PROBLEM TO SOLVE: Print the lines of the listing below verbatim, from the line containing "What is the exact" through the final line of the listing, including both.

[Scene question listing]
- - - - -

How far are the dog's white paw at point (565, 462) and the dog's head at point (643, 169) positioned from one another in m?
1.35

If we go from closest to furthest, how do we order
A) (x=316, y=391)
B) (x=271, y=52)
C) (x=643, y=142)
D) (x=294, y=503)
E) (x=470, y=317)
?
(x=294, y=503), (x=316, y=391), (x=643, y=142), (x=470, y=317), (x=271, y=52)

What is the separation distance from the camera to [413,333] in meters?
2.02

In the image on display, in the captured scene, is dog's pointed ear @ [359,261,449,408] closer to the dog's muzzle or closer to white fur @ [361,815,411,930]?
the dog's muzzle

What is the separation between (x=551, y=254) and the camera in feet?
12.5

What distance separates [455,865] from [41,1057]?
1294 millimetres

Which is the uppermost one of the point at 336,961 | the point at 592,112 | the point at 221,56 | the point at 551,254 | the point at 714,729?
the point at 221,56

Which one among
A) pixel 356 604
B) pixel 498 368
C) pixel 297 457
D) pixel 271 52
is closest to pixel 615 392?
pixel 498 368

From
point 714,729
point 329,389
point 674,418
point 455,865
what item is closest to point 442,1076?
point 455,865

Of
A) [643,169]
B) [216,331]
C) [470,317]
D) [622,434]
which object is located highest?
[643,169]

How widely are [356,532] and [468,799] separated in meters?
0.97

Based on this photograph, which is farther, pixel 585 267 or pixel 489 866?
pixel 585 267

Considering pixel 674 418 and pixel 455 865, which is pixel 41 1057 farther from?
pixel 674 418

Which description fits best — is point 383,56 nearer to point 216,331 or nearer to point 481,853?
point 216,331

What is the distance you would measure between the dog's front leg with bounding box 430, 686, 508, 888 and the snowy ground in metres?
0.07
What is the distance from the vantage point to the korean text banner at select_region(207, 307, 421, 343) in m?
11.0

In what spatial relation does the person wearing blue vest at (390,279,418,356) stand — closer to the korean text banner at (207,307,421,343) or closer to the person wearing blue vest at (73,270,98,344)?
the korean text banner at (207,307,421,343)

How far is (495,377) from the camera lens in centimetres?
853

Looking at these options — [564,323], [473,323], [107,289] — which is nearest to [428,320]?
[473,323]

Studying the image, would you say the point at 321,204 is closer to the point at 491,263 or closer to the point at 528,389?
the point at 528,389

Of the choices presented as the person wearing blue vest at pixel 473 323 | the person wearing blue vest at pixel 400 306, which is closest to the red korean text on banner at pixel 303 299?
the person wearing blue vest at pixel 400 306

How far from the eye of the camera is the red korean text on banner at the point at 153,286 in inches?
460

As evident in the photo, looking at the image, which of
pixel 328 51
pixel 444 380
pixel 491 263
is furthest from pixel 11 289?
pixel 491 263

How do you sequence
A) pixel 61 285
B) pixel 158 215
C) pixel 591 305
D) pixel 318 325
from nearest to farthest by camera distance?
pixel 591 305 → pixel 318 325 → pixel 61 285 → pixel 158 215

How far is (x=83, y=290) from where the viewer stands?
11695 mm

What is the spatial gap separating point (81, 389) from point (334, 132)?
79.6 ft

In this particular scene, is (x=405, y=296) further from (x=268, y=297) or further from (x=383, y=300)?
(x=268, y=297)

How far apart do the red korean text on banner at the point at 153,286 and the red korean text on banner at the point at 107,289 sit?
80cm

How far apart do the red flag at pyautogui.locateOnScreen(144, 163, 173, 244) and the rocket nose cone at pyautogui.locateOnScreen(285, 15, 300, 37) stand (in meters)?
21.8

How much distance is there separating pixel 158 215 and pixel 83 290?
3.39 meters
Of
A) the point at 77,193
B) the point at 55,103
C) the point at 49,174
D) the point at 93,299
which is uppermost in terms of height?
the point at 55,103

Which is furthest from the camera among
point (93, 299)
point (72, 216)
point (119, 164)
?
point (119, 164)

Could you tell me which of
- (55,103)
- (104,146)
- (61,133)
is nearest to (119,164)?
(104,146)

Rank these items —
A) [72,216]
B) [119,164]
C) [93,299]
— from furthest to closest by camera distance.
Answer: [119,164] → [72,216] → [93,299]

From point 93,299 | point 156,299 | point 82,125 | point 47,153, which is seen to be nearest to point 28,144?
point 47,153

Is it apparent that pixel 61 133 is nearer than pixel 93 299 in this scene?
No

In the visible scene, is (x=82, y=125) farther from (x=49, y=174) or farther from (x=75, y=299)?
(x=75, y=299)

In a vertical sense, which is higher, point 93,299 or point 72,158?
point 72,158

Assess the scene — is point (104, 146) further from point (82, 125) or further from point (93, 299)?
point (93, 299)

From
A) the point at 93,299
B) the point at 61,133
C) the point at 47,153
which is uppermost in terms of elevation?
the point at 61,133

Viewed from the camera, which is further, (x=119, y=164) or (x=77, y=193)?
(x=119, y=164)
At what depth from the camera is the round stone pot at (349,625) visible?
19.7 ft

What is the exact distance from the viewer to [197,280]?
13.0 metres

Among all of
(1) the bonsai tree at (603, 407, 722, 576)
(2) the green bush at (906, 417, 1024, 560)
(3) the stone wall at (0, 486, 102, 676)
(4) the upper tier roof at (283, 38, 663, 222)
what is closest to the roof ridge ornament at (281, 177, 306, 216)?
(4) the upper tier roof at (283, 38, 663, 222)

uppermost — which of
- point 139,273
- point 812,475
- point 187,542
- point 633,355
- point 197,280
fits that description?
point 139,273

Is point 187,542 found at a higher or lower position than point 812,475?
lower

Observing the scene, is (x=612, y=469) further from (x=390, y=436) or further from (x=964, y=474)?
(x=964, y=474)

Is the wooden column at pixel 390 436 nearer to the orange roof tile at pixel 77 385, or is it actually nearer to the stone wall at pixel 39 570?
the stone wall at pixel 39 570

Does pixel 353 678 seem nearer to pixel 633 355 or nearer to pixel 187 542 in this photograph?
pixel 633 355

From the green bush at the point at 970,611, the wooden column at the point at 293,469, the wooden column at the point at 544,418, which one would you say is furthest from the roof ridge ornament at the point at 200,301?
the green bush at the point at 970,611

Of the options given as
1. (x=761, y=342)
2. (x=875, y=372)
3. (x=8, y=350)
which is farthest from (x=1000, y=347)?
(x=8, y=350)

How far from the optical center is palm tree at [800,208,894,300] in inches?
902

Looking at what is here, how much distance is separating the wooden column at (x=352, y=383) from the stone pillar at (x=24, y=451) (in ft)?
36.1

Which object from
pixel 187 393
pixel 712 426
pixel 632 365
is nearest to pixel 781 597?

- - - - -

SOLVED EXERCISE:
What is the exact distance from the viewer to [197,280]?
13.0 metres

Among all of
(1) the bonsai tree at (603, 407, 722, 576)
(2) the green bush at (906, 417, 1024, 560)
(3) the stone wall at (0, 486, 102, 676)
(4) the upper tier roof at (283, 38, 663, 222)
what is closest to the roof ridge ornament at (281, 177, 306, 216)?
(4) the upper tier roof at (283, 38, 663, 222)

uppermost — which of
- point 139,273
- point 812,475
- point 187,542
- point 633,355
- point 197,280
fits that description?
point 139,273

Is point 187,542 found at a higher or lower position than point 812,475?
lower

Observing the scene, is (x=612, y=469) further from (x=390, y=436) or further from (x=964, y=474)?
(x=964, y=474)

Is the wooden column at pixel 390 436 nearer to the orange roof tile at pixel 77 385, or is it actually nearer to the stone wall at pixel 39 570?
the stone wall at pixel 39 570

Does pixel 353 678 seem nearer to pixel 633 355 or nearer to pixel 187 542 in this photograph?
pixel 633 355

From the green bush at the point at 970,611, the wooden column at the point at 293,469, the wooden column at the point at 544,418, which one would you say is furthest from the roof ridge ornament at the point at 200,301?
the green bush at the point at 970,611

Of the options given as
1. (x=761, y=342)
2. (x=875, y=372)
3. (x=8, y=350)
which is farthest from (x=1000, y=347)?
(x=8, y=350)

How far from the optical center is palm tree at [800,208,894,300] in inches?
902

Looking at what is here, how much distance is separating the wooden column at (x=352, y=383) from the stone pillar at (x=24, y=451) (in ft)?
36.1

Which object from
pixel 187 393
pixel 712 426
pixel 632 365
is nearest to pixel 781 597?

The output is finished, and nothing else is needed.